"We Hope to Create an Ecosystem for Innovation": Assistant Professor Jocelyn Chew's Vision for Nursing Excellence
Published: 03 Jul 2025
Assistant Professor Jocelyn Chew stands out as a pioneer who’s transforming healthcare through technology and behavioural science. The youngest nurse in Singapore to obtain a PhD, A/Prof Chew’s innovative approach to obesity management is redefining how we address one of Singapore’s most pressing health challenges.
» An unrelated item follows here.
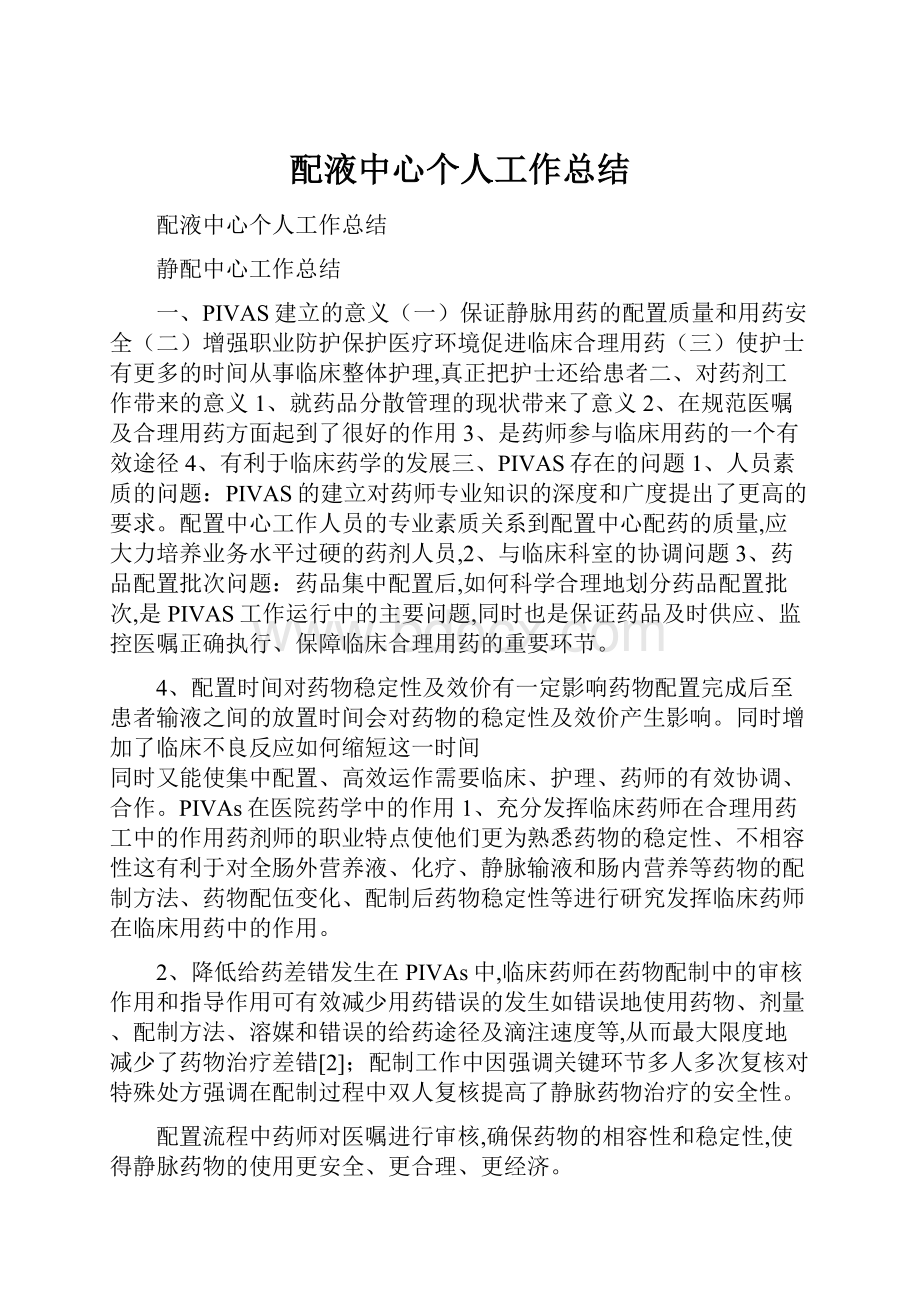 配液中心个人工作总结.docx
Her revolutionary app called eTRIP (Eating Trigger-Response Inhibition Program), which is currently being rebranded and renamed to ME (Mindful Eating), uses Artificial Intelligence (AI) to predict and prevent dietary triggers, potentially impacting thousands of patients struggling with excess adiposity and cardiometabolic diseases.
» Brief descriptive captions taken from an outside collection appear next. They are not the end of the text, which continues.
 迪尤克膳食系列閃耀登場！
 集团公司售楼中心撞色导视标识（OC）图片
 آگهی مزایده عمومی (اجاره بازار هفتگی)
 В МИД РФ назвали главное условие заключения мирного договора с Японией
From Bedside to Breakthrough
A/Prof Chew’s journey into research began with curiosity and personal experience. “I had a lot of burning questions,” she recalls of her nursing education. “I was very intrigued by behaviour.”
Her quest for answers led her to Hong Kong to pursue her PhD. When asked what she gained from her time there, she highlighted—“resilience and rigour.” The high standards and expectations cultivated during her time in Hong Kong continue to influence her meticulous approach to research and innovation today.
As the first nurse to receive training in the Stanford Biodesign methodology, A/Prof Chew represents a new generation of healthcare innovators who combine clinical expertise with technological innovation – a combination that is increasingly vital in modern healthcare.
Tackling Obesity as a Chronic Disease
Central to A/Prof Chew’s research is her conviction that obesity should be treated as a chronic disease rather than merely a lifestyle choice. “Mindsets need to change,” she explains.
This perspective shift was partly inspired by personal experience. “When I first started doing research, it was on heart failure because my grandmother had this condition,” she shares. As her grandmother’s condition deteriorated into multi-organ failure, A/Prof Chew realised that interventions at advanced disease stages often came too late.
“I slowly realised that it’s very difficult to change behaviours when you’re already at that terminal stage,” she reflects. “I decided I needed to look upstream at cardiometabolic diseases, particularly diabetes. But then I thought, why not go even further upstream to obesity? It became clear to me that this was really the root cause of so many health issues we were treating too late.”
Her approach emphasises prevention over cure, addressing health behaviours years before symptoms manifest. “Prevention is indeed better than cure,” she notes, though the challenge remains convincing people to make lifestyle changes a decade or more before symptoms appear.
The Power of AI in Personalised Healthcare
The ME app represents A/Prof Chew’s innovative approach to weight management. Unlike conventional applications, ME uses machine learning to understand each user’s unique dietary triggers and provides personalised interventions at critical moments, what some may term as just-in-time adaptive interventions (JITAIs).
“We use a machine learning model to detect personalised triggers,” she explains. What makes the app distinctive is its adaptability to different communication styles. “Some people really need to be coddled,” she notes. “But some people respond better to ‘tough love.’” The app adjusts its messaging approach based on user preferences for optimal outcomes.
A/Prof Chew’s research revealed that technology alone isn’t enough. “For the first few versions of the app, I tried to use it as a standalone intervention, but a large majority of participants said they still need a human,” she shares. This insight led to combining the app with health coaching – technology provides the nudges, while human connection creates accountability. Her team has seen encouraging results with participants losing an average of 5kg over 3 months.
This blend of human touch and technological innovation represents the future of behavioural change interventions, where personalised support meets scalable solutions.
Nurturing Innovation in Nursing
Beyond her research, A/Prof Chew is passionate about elevating the role of nurses in healthcare innovation. As founder of the Singapore Nursing Innovation Group (SNIG), she works to create opportunities for nurses to develop innovative solutions to healthcare challenges.
“I think nurses today are very well-versed with technology. They can do much more as long as they are supported,” she emphasises. Her efforts aim to change perceptions of nursing innovation, moving beyond small-scale improvements to transformative healthcare solutions.
When speaking about SNIG, she explains, “We hope to create an ecosystem to support this kind of innovation.” This includes organising events like health hackathons, where each team must include at least one nurse, ensuring nursing perspectives are central to healthcare innovation.
Research with Global Impact
This pioneering approach hasn’t gone unnoticed globally. Her work has earned significant international recognition, with her 2024 inclusion among the world’s top 2% most-cited researchers acknowledging both her scholarly impact and nurses’ growing influence in research leadership.
By redefining obesity management, leveraging AI for behavioural change, and empowering nurses as innovators, A/Prof Chew is helping to create a healthcare system that truly addresses the root causes of chronic disease – one patient, one factor, and one nudge at a time.